PROBLEM DESCRIPTION
For each line of the listing that includes the word "foxbateared", show the whole line.
----
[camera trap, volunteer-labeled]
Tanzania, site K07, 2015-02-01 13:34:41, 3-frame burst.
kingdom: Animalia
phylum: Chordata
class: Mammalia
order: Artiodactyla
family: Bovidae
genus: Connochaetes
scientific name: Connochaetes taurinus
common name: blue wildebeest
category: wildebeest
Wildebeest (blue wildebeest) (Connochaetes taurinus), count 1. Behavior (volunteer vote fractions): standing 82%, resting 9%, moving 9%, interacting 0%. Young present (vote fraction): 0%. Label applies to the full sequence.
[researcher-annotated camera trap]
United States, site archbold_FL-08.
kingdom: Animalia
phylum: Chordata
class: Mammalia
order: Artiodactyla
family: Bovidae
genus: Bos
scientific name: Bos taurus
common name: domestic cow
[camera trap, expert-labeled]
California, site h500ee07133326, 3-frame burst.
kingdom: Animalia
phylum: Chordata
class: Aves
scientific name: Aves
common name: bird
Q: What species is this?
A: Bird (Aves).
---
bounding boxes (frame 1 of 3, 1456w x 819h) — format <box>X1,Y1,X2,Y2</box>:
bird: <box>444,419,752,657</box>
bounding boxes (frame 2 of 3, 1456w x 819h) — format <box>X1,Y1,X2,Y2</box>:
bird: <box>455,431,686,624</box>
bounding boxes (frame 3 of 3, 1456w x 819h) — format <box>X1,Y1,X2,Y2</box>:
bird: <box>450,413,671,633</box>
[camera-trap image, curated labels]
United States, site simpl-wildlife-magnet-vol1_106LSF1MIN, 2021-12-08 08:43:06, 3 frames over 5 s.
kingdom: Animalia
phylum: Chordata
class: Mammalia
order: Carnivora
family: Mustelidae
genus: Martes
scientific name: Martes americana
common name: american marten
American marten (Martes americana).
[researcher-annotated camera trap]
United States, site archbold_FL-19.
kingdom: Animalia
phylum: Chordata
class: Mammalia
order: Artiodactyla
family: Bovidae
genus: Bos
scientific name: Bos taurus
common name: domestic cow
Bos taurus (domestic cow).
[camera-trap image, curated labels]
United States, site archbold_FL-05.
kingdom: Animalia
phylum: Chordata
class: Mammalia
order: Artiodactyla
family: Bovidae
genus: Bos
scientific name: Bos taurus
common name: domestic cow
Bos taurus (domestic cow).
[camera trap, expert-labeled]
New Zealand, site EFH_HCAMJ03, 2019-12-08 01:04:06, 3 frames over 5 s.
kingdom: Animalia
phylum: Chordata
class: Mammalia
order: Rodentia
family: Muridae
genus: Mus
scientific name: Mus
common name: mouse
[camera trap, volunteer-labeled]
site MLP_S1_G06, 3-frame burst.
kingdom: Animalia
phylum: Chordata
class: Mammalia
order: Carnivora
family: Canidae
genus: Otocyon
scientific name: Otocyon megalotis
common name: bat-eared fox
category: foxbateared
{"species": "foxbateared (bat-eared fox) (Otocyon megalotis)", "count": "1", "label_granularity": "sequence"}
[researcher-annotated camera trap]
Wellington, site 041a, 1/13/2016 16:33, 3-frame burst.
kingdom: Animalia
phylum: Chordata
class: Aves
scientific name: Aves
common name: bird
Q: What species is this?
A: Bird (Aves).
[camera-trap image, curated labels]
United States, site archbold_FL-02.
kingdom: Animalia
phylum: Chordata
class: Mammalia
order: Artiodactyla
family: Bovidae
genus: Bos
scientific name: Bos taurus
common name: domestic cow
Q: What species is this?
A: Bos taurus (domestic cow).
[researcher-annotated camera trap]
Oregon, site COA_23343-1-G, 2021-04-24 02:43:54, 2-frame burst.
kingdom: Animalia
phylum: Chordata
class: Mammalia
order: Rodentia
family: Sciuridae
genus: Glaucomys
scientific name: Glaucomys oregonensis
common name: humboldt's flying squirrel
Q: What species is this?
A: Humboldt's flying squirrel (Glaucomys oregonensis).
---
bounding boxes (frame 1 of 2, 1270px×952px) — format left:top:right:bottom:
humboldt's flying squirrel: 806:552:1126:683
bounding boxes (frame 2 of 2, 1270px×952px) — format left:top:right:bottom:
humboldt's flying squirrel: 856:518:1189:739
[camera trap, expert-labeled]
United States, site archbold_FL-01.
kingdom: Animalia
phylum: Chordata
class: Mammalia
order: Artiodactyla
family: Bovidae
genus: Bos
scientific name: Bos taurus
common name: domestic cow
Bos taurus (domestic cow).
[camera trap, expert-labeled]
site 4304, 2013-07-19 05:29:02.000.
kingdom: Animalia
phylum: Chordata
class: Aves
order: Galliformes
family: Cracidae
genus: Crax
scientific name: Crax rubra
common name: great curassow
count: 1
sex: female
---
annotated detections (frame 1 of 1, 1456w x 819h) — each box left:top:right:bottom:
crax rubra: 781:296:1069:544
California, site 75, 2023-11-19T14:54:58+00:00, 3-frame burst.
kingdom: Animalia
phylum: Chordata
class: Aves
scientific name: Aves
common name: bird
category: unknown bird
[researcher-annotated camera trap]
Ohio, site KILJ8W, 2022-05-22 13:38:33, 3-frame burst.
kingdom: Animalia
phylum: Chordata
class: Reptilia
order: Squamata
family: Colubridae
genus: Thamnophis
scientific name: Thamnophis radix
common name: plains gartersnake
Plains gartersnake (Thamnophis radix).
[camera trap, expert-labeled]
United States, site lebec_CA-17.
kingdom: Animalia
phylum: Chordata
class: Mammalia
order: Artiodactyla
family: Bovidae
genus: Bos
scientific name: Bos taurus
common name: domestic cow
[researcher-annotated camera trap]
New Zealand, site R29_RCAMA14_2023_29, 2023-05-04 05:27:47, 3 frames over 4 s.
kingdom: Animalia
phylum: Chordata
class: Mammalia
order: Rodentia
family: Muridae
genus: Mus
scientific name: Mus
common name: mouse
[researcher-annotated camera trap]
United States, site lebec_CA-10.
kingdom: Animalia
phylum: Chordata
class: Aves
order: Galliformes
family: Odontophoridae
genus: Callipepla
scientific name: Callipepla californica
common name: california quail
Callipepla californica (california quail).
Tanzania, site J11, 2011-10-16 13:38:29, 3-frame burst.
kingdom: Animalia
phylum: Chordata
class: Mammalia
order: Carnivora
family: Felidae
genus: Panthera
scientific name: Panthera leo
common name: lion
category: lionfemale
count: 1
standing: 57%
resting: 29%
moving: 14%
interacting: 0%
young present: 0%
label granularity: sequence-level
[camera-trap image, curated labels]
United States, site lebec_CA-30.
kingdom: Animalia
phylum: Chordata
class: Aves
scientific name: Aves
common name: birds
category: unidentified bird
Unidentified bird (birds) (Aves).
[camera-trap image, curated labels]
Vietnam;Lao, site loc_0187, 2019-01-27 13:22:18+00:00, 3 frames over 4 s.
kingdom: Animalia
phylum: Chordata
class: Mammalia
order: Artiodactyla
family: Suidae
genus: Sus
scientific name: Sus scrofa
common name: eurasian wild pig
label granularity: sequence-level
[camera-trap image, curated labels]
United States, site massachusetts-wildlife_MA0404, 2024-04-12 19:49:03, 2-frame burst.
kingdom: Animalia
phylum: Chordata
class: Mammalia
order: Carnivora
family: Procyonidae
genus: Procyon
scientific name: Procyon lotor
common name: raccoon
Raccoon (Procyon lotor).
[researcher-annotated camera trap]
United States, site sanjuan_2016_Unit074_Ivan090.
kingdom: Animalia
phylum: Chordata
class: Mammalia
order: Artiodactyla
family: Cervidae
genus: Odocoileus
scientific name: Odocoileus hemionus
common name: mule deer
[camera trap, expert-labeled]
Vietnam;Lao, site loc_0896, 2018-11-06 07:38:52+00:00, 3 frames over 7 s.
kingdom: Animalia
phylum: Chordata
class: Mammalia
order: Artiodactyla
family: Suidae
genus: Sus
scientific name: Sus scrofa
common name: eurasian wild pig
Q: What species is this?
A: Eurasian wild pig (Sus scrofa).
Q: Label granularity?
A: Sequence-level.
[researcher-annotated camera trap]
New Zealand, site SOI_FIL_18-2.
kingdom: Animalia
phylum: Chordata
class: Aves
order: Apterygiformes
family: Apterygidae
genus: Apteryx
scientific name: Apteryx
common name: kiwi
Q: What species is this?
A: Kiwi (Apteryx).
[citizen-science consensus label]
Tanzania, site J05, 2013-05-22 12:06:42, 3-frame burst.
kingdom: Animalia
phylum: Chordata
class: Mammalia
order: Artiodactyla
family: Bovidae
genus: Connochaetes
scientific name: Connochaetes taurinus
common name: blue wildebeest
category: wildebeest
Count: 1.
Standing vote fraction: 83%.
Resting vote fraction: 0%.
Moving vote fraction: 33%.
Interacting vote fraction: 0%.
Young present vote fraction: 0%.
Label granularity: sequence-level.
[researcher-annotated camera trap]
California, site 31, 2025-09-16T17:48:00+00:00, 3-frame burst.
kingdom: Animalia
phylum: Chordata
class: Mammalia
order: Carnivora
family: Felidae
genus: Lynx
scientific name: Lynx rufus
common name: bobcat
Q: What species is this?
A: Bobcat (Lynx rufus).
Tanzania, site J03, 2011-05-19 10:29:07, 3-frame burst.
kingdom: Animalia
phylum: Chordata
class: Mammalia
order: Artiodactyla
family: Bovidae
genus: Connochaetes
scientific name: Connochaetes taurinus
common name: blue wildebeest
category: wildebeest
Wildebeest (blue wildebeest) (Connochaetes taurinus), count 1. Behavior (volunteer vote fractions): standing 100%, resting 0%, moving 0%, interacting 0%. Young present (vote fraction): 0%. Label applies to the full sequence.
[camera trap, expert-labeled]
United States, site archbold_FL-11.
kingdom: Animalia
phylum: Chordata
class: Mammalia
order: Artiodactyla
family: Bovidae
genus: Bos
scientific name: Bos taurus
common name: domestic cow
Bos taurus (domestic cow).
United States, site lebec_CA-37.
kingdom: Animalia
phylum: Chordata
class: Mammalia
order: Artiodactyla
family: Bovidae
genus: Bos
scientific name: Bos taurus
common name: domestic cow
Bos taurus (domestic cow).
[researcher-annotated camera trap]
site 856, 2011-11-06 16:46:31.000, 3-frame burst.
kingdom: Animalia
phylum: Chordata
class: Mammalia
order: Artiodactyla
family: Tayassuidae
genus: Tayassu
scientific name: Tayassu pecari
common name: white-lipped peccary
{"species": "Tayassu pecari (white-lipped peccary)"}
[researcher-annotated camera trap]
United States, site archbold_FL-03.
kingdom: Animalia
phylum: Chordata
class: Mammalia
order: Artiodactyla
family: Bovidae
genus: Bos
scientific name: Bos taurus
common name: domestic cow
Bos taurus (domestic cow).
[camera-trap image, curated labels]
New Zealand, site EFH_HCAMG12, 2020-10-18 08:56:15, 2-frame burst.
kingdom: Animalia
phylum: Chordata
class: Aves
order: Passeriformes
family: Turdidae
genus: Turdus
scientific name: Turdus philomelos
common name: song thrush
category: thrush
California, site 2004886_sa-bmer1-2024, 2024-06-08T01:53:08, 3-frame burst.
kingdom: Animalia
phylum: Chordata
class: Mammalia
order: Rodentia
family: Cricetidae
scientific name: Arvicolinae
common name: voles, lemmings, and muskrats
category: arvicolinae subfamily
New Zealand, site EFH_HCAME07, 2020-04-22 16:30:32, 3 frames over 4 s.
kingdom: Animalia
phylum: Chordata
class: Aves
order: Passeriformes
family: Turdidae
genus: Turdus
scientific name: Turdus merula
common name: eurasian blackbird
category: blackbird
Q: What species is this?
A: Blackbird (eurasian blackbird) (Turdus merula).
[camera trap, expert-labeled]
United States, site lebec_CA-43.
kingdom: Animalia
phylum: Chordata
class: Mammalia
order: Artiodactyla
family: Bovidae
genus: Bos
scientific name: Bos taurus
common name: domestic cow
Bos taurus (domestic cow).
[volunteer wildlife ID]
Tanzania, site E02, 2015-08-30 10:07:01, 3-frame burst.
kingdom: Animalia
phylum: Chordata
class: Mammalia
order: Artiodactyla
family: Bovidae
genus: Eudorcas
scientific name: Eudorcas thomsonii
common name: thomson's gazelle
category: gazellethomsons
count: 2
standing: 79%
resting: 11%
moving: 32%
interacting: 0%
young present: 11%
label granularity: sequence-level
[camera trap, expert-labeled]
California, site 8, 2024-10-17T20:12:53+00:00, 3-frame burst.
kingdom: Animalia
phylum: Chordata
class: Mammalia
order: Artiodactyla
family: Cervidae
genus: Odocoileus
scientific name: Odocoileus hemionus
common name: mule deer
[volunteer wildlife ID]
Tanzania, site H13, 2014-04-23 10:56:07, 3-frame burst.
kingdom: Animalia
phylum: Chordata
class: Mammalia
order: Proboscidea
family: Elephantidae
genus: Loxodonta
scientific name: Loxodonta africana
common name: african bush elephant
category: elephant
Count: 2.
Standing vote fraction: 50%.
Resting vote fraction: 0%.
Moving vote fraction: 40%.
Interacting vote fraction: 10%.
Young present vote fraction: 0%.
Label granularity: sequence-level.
----
SOLUTION TO THIS PROBLEM
category: foxbateared
{"species": "foxbateared (bat-eared fox) (Otocyon megalotis)", "count": "1", "label_granularity": "sequence"}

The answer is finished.